• [TASK]:
Write out the whole listing exactly as it stands.

• [PROVIDED DATA]:
= = =

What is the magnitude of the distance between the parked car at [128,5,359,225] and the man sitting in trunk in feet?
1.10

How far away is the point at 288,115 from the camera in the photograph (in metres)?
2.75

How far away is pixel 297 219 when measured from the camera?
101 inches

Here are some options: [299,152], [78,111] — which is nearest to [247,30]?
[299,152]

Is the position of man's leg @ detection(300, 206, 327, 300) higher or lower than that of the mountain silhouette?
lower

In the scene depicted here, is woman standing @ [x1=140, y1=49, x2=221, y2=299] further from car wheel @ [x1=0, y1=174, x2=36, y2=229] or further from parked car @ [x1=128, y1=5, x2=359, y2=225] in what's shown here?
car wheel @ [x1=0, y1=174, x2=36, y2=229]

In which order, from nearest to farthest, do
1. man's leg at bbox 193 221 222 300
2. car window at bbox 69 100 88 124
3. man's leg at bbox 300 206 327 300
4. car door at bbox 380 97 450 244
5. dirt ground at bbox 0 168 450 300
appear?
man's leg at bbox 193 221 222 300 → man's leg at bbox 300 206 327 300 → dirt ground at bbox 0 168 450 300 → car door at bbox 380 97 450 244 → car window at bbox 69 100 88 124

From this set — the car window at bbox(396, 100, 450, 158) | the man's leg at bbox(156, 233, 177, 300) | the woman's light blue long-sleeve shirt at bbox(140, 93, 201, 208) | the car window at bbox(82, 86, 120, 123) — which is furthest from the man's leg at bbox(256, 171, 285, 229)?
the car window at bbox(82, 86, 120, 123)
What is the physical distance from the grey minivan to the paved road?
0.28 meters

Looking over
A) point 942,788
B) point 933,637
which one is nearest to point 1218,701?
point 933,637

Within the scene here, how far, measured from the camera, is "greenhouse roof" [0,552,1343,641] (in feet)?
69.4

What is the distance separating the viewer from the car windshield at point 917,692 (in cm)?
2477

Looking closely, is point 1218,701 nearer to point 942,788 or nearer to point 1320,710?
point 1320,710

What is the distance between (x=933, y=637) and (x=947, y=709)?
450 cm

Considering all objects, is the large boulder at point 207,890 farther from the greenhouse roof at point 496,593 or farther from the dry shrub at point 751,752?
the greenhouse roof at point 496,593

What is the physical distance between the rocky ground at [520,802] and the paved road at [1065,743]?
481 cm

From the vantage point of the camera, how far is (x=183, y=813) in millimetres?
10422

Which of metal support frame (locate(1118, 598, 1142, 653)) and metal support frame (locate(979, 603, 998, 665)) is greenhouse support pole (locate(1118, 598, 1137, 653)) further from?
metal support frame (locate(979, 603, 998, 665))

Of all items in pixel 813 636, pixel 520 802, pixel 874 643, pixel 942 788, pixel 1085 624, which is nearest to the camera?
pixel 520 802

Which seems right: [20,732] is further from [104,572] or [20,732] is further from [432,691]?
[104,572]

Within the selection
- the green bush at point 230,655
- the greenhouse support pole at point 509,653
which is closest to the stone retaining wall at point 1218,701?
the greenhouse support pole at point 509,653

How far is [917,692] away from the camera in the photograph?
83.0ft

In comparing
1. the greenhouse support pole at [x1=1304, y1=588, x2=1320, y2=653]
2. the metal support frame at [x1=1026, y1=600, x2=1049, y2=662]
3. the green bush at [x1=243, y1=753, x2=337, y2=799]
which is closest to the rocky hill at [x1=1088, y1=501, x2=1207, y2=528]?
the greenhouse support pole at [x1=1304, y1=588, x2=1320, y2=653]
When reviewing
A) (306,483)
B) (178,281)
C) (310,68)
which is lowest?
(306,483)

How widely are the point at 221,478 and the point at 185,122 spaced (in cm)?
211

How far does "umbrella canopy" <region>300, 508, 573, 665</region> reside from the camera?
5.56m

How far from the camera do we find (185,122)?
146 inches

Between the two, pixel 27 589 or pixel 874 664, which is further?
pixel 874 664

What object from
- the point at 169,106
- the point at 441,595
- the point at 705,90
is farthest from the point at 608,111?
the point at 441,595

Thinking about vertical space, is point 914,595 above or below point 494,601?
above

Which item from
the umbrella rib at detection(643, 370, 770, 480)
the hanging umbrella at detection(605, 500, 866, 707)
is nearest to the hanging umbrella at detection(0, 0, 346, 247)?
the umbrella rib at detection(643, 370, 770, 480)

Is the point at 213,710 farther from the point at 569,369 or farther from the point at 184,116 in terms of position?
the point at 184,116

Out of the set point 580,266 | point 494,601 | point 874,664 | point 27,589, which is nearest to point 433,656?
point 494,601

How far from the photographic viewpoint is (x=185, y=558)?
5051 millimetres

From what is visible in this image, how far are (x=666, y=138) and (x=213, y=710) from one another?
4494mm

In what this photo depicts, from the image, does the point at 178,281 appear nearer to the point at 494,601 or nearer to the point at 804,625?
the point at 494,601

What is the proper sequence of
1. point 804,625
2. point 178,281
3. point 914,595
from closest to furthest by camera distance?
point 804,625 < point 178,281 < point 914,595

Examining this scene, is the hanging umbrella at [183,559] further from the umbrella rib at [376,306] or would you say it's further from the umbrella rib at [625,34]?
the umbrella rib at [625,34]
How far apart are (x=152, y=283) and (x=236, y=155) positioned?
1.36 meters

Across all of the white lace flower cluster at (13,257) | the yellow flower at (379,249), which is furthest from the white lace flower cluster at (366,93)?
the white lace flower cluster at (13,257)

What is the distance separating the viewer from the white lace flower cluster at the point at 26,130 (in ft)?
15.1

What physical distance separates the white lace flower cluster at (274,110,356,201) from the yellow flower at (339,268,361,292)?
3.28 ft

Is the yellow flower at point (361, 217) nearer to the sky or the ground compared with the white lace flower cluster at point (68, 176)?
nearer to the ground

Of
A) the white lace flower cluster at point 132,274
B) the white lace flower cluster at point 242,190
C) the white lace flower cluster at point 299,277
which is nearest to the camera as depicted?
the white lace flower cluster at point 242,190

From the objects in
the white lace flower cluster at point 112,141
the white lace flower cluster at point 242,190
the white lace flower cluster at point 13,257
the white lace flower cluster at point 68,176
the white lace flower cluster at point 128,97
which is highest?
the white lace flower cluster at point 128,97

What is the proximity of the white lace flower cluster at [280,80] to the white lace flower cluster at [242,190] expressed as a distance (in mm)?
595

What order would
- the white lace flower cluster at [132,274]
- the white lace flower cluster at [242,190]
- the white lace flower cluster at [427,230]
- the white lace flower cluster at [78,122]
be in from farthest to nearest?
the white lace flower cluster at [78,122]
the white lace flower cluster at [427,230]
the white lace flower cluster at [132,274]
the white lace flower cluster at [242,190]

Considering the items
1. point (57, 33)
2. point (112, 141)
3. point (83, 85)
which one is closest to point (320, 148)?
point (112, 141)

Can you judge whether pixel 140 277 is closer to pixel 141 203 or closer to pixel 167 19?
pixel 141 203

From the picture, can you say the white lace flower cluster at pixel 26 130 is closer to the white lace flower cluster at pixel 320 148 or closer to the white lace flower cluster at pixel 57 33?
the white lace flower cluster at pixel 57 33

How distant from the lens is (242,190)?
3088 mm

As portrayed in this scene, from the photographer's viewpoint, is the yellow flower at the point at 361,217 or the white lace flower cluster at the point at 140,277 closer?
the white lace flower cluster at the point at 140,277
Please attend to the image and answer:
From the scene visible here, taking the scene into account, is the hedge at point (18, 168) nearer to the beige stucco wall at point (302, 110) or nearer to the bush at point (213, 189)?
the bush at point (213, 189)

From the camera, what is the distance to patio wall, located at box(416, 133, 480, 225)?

= = =

• [COMPLETED TASK]:
What is the magnitude of the distance between the parked car at [128,5,359,225] and the man sitting in trunk in feet?
1.10

How far away is the point at 288,115 from the camera in the photograph (in metres)?
2.75

How far away is pixel 297 219 when measured from the camera?
101 inches

Here are some options: [299,152], [78,111] — which is nearest to [247,30]?
[299,152]

Is the position of man's leg @ detection(300, 206, 327, 300) higher or lower than that of the mountain silhouette?
lower

In the scene depicted here, is woman standing @ [x1=140, y1=49, x2=221, y2=299] further from car wheel @ [x1=0, y1=174, x2=36, y2=229] or further from parked car @ [x1=128, y1=5, x2=359, y2=225] in what's shown here?
car wheel @ [x1=0, y1=174, x2=36, y2=229]

In which order, from nearest to farthest, do
1. man's leg at bbox 193 221 222 300
2. car window at bbox 69 100 88 124
3. man's leg at bbox 300 206 327 300
4. car door at bbox 380 97 450 244
5. dirt ground at bbox 0 168 450 300
appear?
man's leg at bbox 193 221 222 300 → man's leg at bbox 300 206 327 300 → dirt ground at bbox 0 168 450 300 → car door at bbox 380 97 450 244 → car window at bbox 69 100 88 124

From this set — the car window at bbox(396, 100, 450, 158) | the man's leg at bbox(156, 233, 177, 300) | the woman's light blue long-sleeve shirt at bbox(140, 93, 201, 208) | the car window at bbox(82, 86, 120, 123) — which is furthest from the man's leg at bbox(256, 171, 285, 229)?
the car window at bbox(82, 86, 120, 123)
What is the physical distance from the grey minivan to the paved road?
0.28 meters

Looking over
A) point 942,788
B) point 933,637
which one is nearest to point 1218,701?
point 933,637

Within the scene here, how far, measured from the camera, is "greenhouse roof" [0,552,1343,641] (in feet)?
69.4

What is the distance separating the viewer from the car windshield at point 917,692 (in cm)?
2477

Looking closely, is point 1218,701 nearer to point 942,788 or nearer to point 1320,710?
point 1320,710

What is the distance between (x=933, y=637) and (x=947, y=709)?
450 cm

Considering all objects, is the large boulder at point 207,890 farther from the greenhouse roof at point 496,593 or farther from the dry shrub at point 751,752?
the greenhouse roof at point 496,593

What is the physical distance between the rocky ground at [520,802] and the paved road at [1065,743]?
481 cm

From the vantage point of the camera, how far is (x=183, y=813) in millimetres?
10422

Which of metal support frame (locate(1118, 598, 1142, 653)) and metal support frame (locate(979, 603, 998, 665)) is greenhouse support pole (locate(1118, 598, 1137, 653)) further from?
metal support frame (locate(979, 603, 998, 665))

Of all items in pixel 813 636, pixel 520 802, pixel 874 643, pixel 942 788, pixel 1085 624, which is nearest to the camera?
pixel 520 802

Which seems right: [20,732] is further from [104,572] or [20,732] is further from [432,691]?
[104,572]

Within the selection
- the green bush at point 230,655
- the greenhouse support pole at point 509,653
which is closest to the stone retaining wall at point 1218,701?
the greenhouse support pole at point 509,653

How far is [917,692] away from the camera in the photograph?
83.0ft

In comparing
1. the greenhouse support pole at [x1=1304, y1=588, x2=1320, y2=653]
2. the metal support frame at [x1=1026, y1=600, x2=1049, y2=662]
3. the green bush at [x1=243, y1=753, x2=337, y2=799]
which is closest to the rocky hill at [x1=1088, y1=501, x2=1207, y2=528]?
the greenhouse support pole at [x1=1304, y1=588, x2=1320, y2=653]
When reviewing
A) (306,483)
B) (178,281)
C) (310,68)
which is lowest?
(306,483)

How widely are the point at 221,478 and the point at 185,122 spaced (in cm)?
211

How far does "umbrella canopy" <region>300, 508, 573, 665</region> reside from the camera?
5.56m

How far from the camera do we find (185,122)?
146 inches

Between the two, pixel 27 589 or pixel 874 664, which is further?
pixel 874 664

What object from
- the point at 169,106
- the point at 441,595
- the point at 705,90
is farthest from the point at 608,111?
the point at 441,595

Thinking about vertical space, is point 914,595 above or below point 494,601?
above

Which item from
the umbrella rib at detection(643, 370, 770, 480)
the hanging umbrella at detection(605, 500, 866, 707)
is nearest to the hanging umbrella at detection(0, 0, 346, 247)?
the umbrella rib at detection(643, 370, 770, 480)

Is the point at 213,710 farther from the point at 569,369 or farther from the point at 184,116 in terms of position?
the point at 184,116

Out of the set point 580,266 | point 494,601 | point 874,664 | point 27,589, which is nearest to point 433,656?
point 494,601

How far from the photographic viewpoint is (x=185, y=558)?
5051 millimetres

From what is visible in this image, how far are (x=666, y=138) and (x=213, y=710) from one another?
4494mm

In what this photo depicts, from the image, does the point at 178,281 appear nearer to the point at 494,601 or nearer to the point at 804,625?
the point at 494,601

What is the proper sequence of
1. point 804,625
2. point 178,281
3. point 914,595
from closest to furthest by camera distance?
point 804,625 < point 178,281 < point 914,595

Examining this scene, is the hanging umbrella at [183,559] further from the umbrella rib at [376,306] or would you say it's further from the umbrella rib at [625,34]?
the umbrella rib at [625,34]
How far apart are (x=152, y=283) and (x=236, y=155) positioned?
1.36 meters

Across all of the white lace flower cluster at (13,257) | the yellow flower at (379,249), which is furthest from the white lace flower cluster at (366,93)?
the white lace flower cluster at (13,257)

What is the distance separating the viewer from the white lace flower cluster at the point at 26,130 (in ft)?
15.1

What physical distance separates the white lace flower cluster at (274,110,356,201) from the yellow flower at (339,268,361,292)?
3.28 ft

Is the yellow flower at point (361, 217) nearer to the sky or the ground compared with the white lace flower cluster at point (68, 176)?
nearer to the ground

Of
A) the white lace flower cluster at point 132,274
B) the white lace flower cluster at point 242,190
C) the white lace flower cluster at point 299,277
which is nearest to the camera as depicted?
the white lace flower cluster at point 242,190

From the objects in
the white lace flower cluster at point 112,141
the white lace flower cluster at point 242,190
the white lace flower cluster at point 13,257
the white lace flower cluster at point 68,176
the white lace flower cluster at point 128,97
which is highest?
the white lace flower cluster at point 128,97

What is the proximity of the white lace flower cluster at [280,80] to the white lace flower cluster at [242,190] expressed as a distance (in mm)?
595

What order would
- the white lace flower cluster at [132,274]
- the white lace flower cluster at [242,190]
- the white lace flower cluster at [427,230]
- the white lace flower cluster at [78,122]
be in from farthest to nearest?
the white lace flower cluster at [78,122]
the white lace flower cluster at [427,230]
the white lace flower cluster at [132,274]
the white lace flower cluster at [242,190]

Considering the items
1. point (57, 33)
2. point (112, 141)
3. point (83, 85)
which one is closest to point (320, 148)?
point (112, 141)

Can you judge whether pixel 140 277 is closer to pixel 141 203 or closer to pixel 167 19?
pixel 141 203

From the picture, can you say the white lace flower cluster at pixel 26 130 is closer to the white lace flower cluster at pixel 320 148 or closer to the white lace flower cluster at pixel 57 33?
the white lace flower cluster at pixel 57 33

How distant from the lens is (242,190)?
3088 mm

As portrayed in this scene, from the photographer's viewpoint, is the yellow flower at the point at 361,217 or the white lace flower cluster at the point at 140,277 closer?
the white lace flower cluster at the point at 140,277
Please attend to the image and answer:
From the scene visible here, taking the scene into account, is the hedge at point (18, 168) nearer to the beige stucco wall at point (302, 110) or nearer to the bush at point (213, 189)?
the bush at point (213, 189)

From the camera, what is the distance to patio wall, located at box(416, 133, 480, 225)?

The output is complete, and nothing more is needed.